Share your Data Viz Techniques with SCEA!

We are looking for a few people to give short presentations on different aspects of data visualization. Are you interested?

The presentation can be about a visualization tool you use, a report you have completed, a technique you are fond of, an evaluation you are currently doing, or anything else that relates to data visualization. This is a great opportunity to reuse an existing presentation from a conference or previous talk.

If you are interested, post a comment here or contact Alana Kinarsky by Sunday, Feb 25 with a few sentences about your presentation idea. Your proposed presentation does not need to be fully developed, we can work with you to finalize the idea in the coming weeks. Once we have heard back from everyone, we will pick speakers and topics to ensure a cohesive panel.

The event will take place at a co-working space in Hollywood, but we have not yet finalized the date. We hope to have the event details finalized by the end of February so we have plenty of time to advertise to our network.

We look forward to seeing some new data visualization ideas!

3 comments

  1. I’d love to help out! I’ve given some basic dataviz workshops recently, but I could also do more specific work such as how to do specific data visualizations in Excel and some of the research coming out of our dataviz working group at CGU (e.g., visualization of logic models and how that affects its visual efficiency, aesthetics, and credibility).
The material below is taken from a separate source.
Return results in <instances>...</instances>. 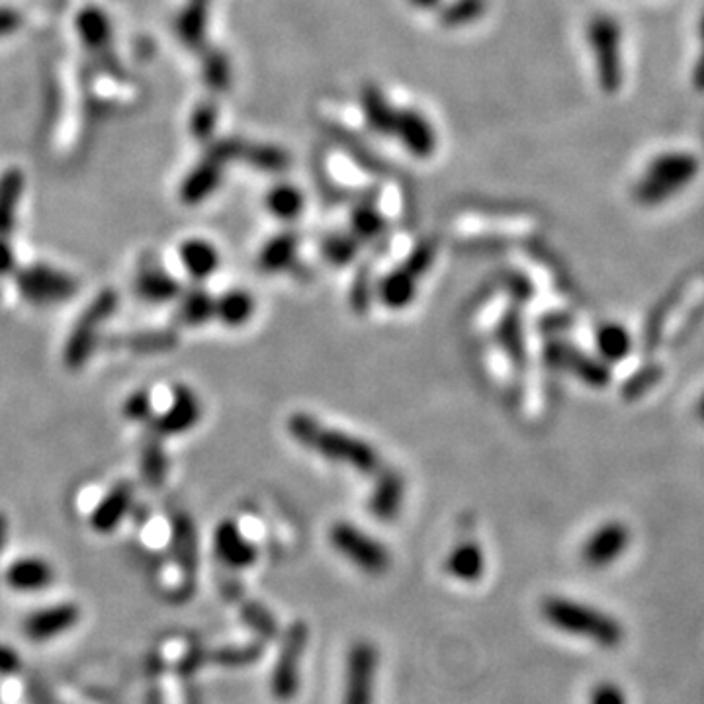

  2. Hi, there! I’m interested in presenting on differences between data visualization, information design, and strategic communication. Data viz is about interpreting and presenting data through compelling visualization, whereas, information design takes data viz and narrative to the next level through cohesive and intentional design principles. Strategic communication ties it all together in a story that is meaningful, memorable, and actionable.

  3. Hello,

    I am a member of Stephanie Evergreen’s Data Visualization academy and have used applied Stephanie’s principles in Excel to create charts and graphs. Before I create anything, I ask myself what’s the main point I’m trying to convey, sketch it out on paper, show it to a friend to see if it makes sense, and then create it in excel. I’d be happy to email a sample of my work. The sample chart asked people to rank 8 services provided from most preferred to least preferred. I did this using bar charts. Additionally, I created other graphs filtering information based on student class standing and services most/least preferred.